» **作業一覧**:
**A.** 項目の中から文字列「tire」を含む行をすべて特定し、書き写す。大文字と小文字は区別する。
**B.** 都市をテクストとして読むことを論じた抜粋の続きを、最後の文の後から書き進める。

» **提示された抜粋**:
----
これら全体に共通するのは、都市を「読まれるべきテクスト」として扱っていることである。統計的な情報やマス(集団)的な分析に頼り、都市を上空から「鳥の眼」で俯瞰して見るのではなく、都市を生きられる世界として捉え、路上から「虫の眼」で——都市に住み込み、歩く者の視線で——観察し、その空間に備わった意味を読み取ること。吉見はそうしたテクスト論的アプローチを高く評価しつつも、その試みがしばしば論者個人の恣意的な「読み」に委ねられ、その人がどのような立場から都市を読んでいるのかという位置が覆い隠されてしまうことを問題視する。

都市は「読まれるべきテクスト」である、という言い方がたとえできるとしても、ひとはそれを、まるで書物を読むときのように椅子に腰かけて「外側から」読んでいるわけではなく、字義通りの意味で身をもって都市のなかに入り、そこを歩き、働き、遊び、食べ、憩うことを通じて、自分でも気づかない間に「内側から」読んでいる。そしてその際、彼は他者のまなざしに晒され、自らテクストの登場人物ともなっている。
----
空間関係の記録
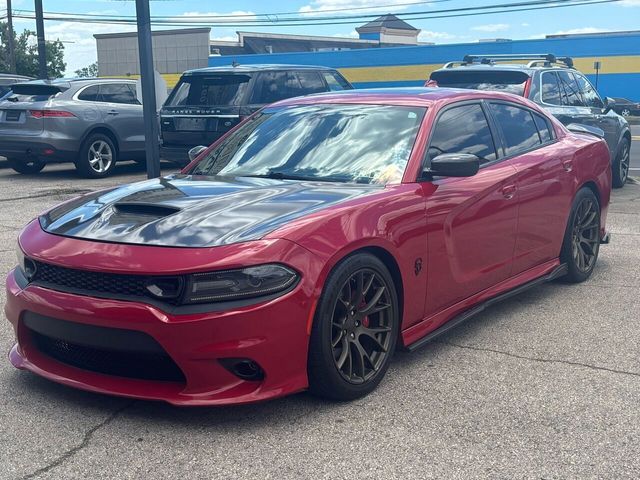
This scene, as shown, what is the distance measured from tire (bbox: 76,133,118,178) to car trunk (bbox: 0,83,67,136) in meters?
0.76

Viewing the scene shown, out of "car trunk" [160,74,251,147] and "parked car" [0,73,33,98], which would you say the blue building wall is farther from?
"car trunk" [160,74,251,147]

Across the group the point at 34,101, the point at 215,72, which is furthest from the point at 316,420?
the point at 34,101

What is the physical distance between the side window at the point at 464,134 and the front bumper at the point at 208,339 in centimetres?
162

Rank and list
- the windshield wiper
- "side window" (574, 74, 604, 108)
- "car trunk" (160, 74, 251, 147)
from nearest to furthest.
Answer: the windshield wiper < "side window" (574, 74, 604, 108) < "car trunk" (160, 74, 251, 147)

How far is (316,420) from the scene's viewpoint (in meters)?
3.81

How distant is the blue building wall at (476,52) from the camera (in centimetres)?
3884

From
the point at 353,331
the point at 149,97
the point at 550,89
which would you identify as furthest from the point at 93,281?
the point at 550,89

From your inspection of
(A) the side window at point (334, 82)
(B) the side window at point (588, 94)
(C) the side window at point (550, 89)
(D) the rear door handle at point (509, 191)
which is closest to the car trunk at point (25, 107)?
(A) the side window at point (334, 82)

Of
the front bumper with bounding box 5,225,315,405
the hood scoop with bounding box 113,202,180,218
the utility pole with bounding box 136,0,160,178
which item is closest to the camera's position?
the front bumper with bounding box 5,225,315,405

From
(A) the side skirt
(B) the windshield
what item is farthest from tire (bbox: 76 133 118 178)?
(A) the side skirt

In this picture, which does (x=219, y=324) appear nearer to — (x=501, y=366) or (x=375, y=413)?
(x=375, y=413)

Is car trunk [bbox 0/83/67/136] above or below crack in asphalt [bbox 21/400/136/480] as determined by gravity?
above

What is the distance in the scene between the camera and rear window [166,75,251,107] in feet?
40.1

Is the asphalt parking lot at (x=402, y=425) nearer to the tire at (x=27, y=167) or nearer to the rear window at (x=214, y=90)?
the rear window at (x=214, y=90)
----
» **作業の結果**:
**A.**
This scene, as shown, what is the distance measured from tire (bbox: 76,133,118,178) to car trunk (bbox: 0,83,67,136) in meters?
what item is farthest from tire (bbox: 76 133 118 178)?
Is the asphalt parking lot at (x=402, y=425) nearer to the tire at (x=27, y=167) or nearer to the rear window at (x=214, y=90)?

**B.**
吉見俊哉『都市のドラマトゥルギー』河出文庫、2008年、p.21

都市をテクストとして読もうとするなら、読者=論者である自分自身もまたテクストの一登場人物であり、周囲の人々との関係や、その都市を構成する様々な装置が課してくる制限や条件から自由ではいられないと自覚する必要がある。それは、他者が書いた都市論あるいは都市に関する記述を読む際も同様だろう。

以上のような問題提起を踏まえて、吉見が提唱する新たな方法論が「上演論的パースペクティブ」である(本書以後の著作やインタビューでは「上演論的アプローチ」という言葉が多く使用されているため、本稿でもそちらに統一する)。以下、上演論的アプローチが前提とする発想と、その方法論としての特色について詳しく見て行こう。

上演論的アプローチ

上演論的アプローチ(上演論的パースペクティブ)

上演論的アプローチでは、都市とそこで生きる人々の関係を、「テクスト」と「読者」の関係ではなく、「上演 performance」と「観客=演者(役)」の関係として把握する。ただし、ここで「観客audience」と「演者performer」が結びつけて記されていることからも窺えるように、上演論的アプローチにおける「上演」を、舞台と客席を明確に分けた近代的な劇場での上演と捉えるべきではない。吉見が想定しているのは、舞台と客席の境界が曖昧で、観客と演者が分けられないようなかたちでの上演である。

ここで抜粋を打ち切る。